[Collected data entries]
○ ○ ○ ○

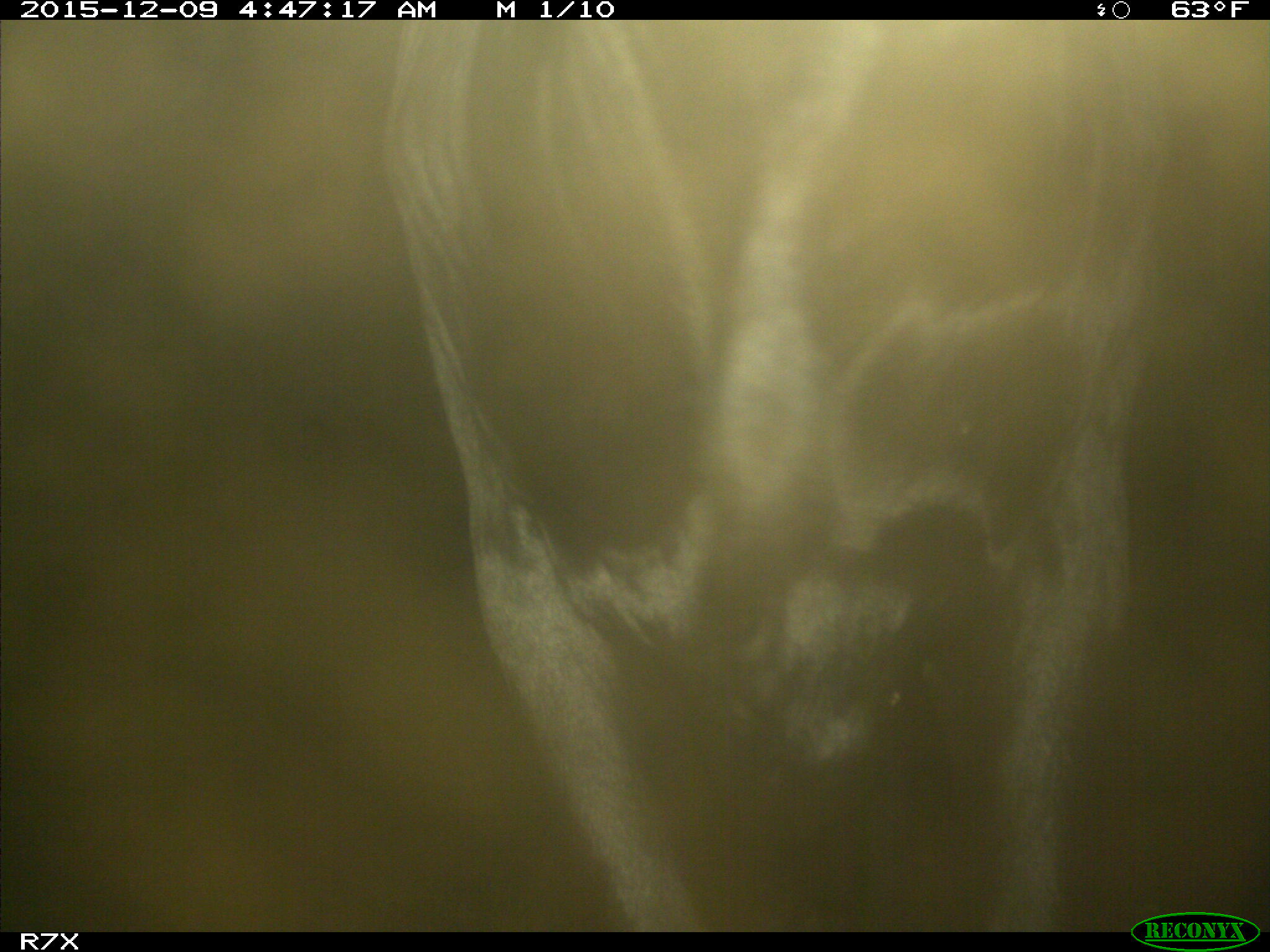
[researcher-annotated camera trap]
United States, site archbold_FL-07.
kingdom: Animalia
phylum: Chordata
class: Mammalia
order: Artiodactyla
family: Bovidae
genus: Bos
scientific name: Bos taurus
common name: domestic cow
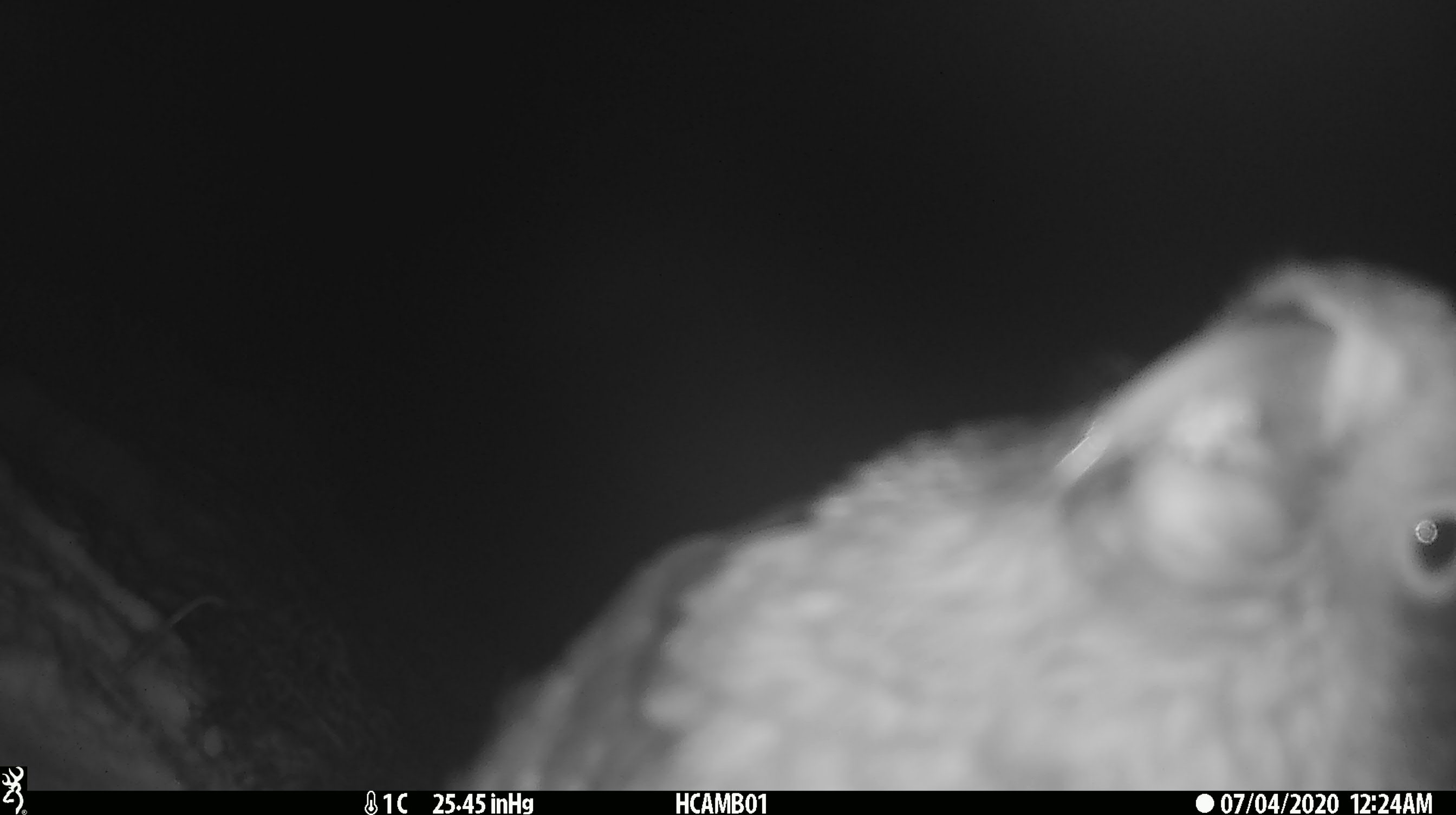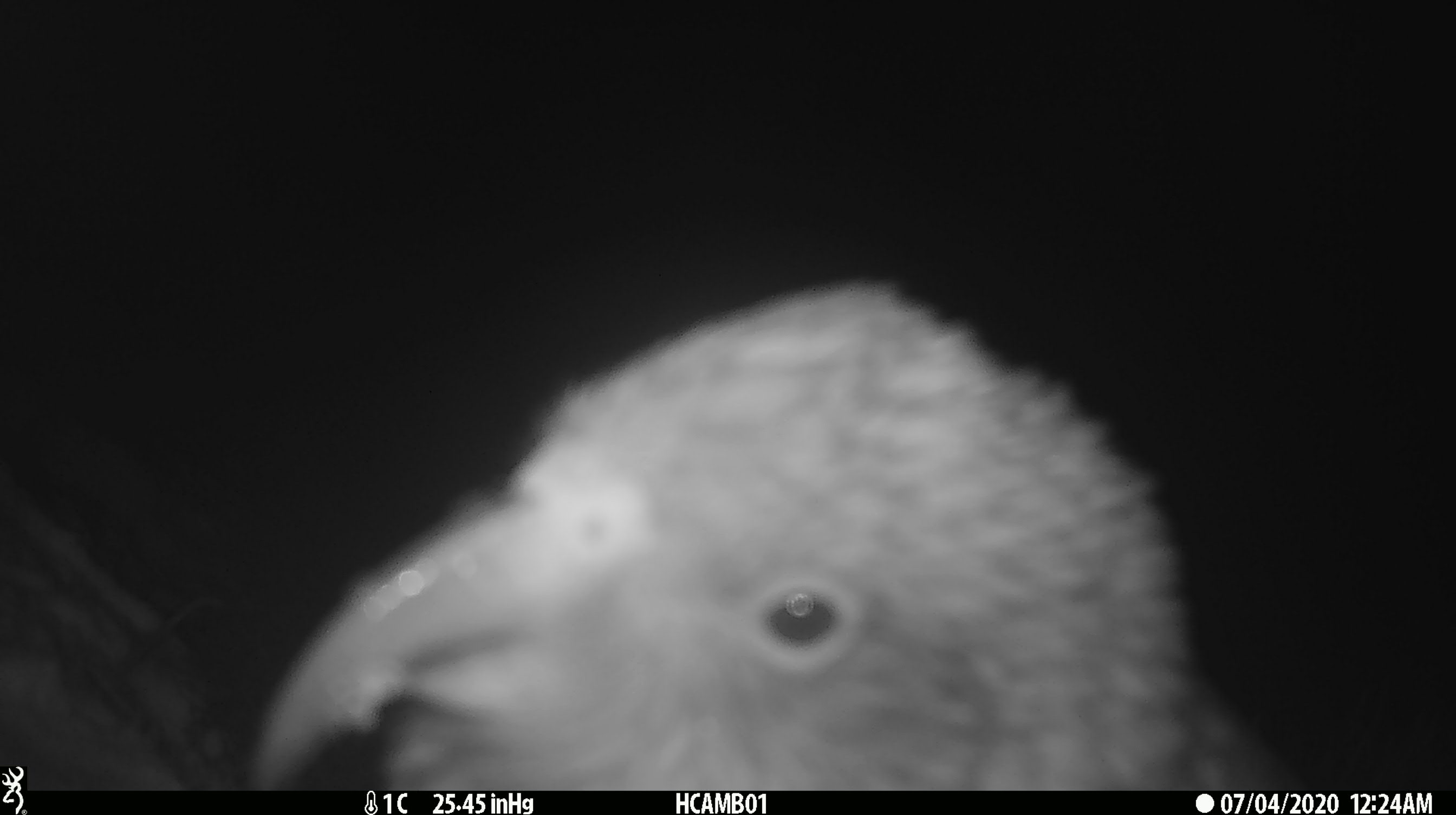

○ ○ ○ ○

__Work instruction__. The entries above should be retyped exactly, minus any pictures.

__Exercise solution__.
[researcher-annotated camera trap]
United States, site archbold_FL-07.
kingdom: Animalia
phylum: Chordata
class: Mammalia
order: Artiodactyla
family: Bovidae
genus: Bos
scientific name: Bos taurus
common name: domestic cow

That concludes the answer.